Scale Structures and C*-algebras

TL;DR

This paper explores the duality between large and small scale structures on spaces through the lens of C*-algebras, establishing a correspondence that extends to noncommutative settings involving bounded operators.

Contribution

It introduces hybrid scale structures to fully connect scale structures with C*-subalgebras, extending the duality to noncommutative C*-algebras.

Findings

C*-subalgebras induce both small and large scale structures on spaces.

A full duality requires hybrid structures combining small and large scales.

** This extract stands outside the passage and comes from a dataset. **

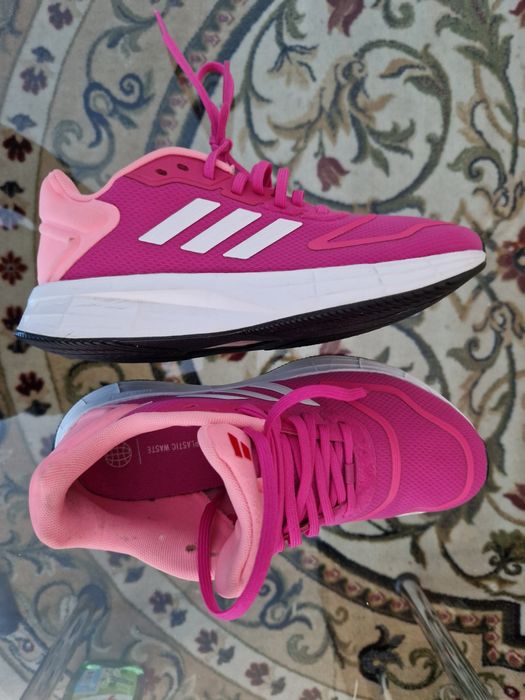 Vând adidași de damă Adidas Duramo 10, mărimea 38, culoare fuchsia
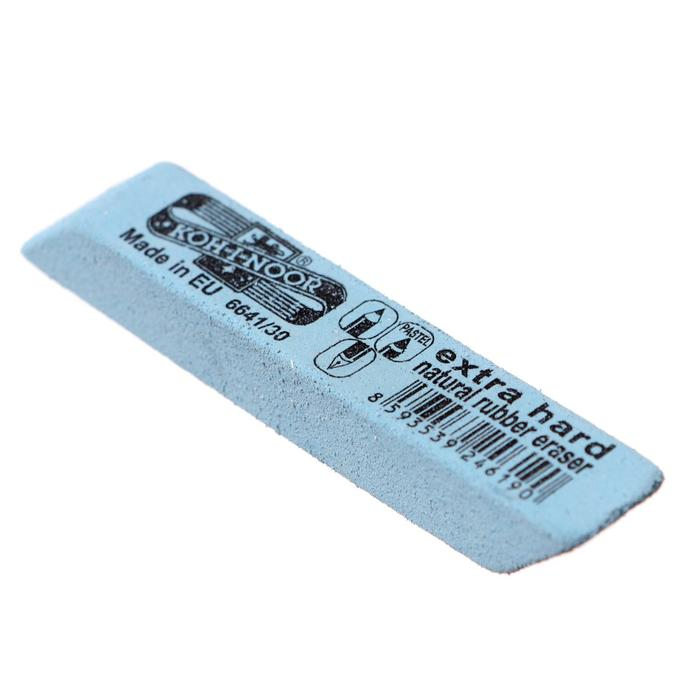 Карандаши 24 цв Koh-I-Noor POLYCOLOR 3824, чёрный пенал-рулон на кнопке из текстиля Карандаши 24 цв Koh-I-Noor POLYCOLOR 3824, чёрный пенал-рулон на кнопке из текстиля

Extension of the duality to noncommutative C*-algebras of bounded operators.

Abstract

The purpose of this paper is to investigate the duality between large scale and small scale. It is done by creating a connection between C*-algebras and scale structures. In the commutative case we consider C*-subalgebras of $C^b(X)$, the C*-algebra of bounded complex-valued functions on $X$. Namely, each C*-subalgebra $\mathscr{C}$ of $C^b(X)$ induces both a small scale structure on $X$ and a large scale structure on $X$. The small scale structure induced on $X$ corresponds (or is analogous) to the restriction of $C^b(h(X))$ to $X$, where $h(X)$ is the Higson compactification. The large scale structure induced on $X$ is a generalization of the $C_0$-coarse structure of N.Wright. Conversely, each small scale structure on $X$ induces a C*-subalgebra of $C^b(X)$ and each large scale structure on $X$ induces a C*-subalgebra of $C^b(X)$. To accomplish the full correspondence between scale structures on $X$ and C*-subalgebras of $C^b(X)$ we need to enhance the scale structures to what we call hybrid structures. In the noncommutative case we consider C*-subalgebras of bounded operators $B(l_2(X))$.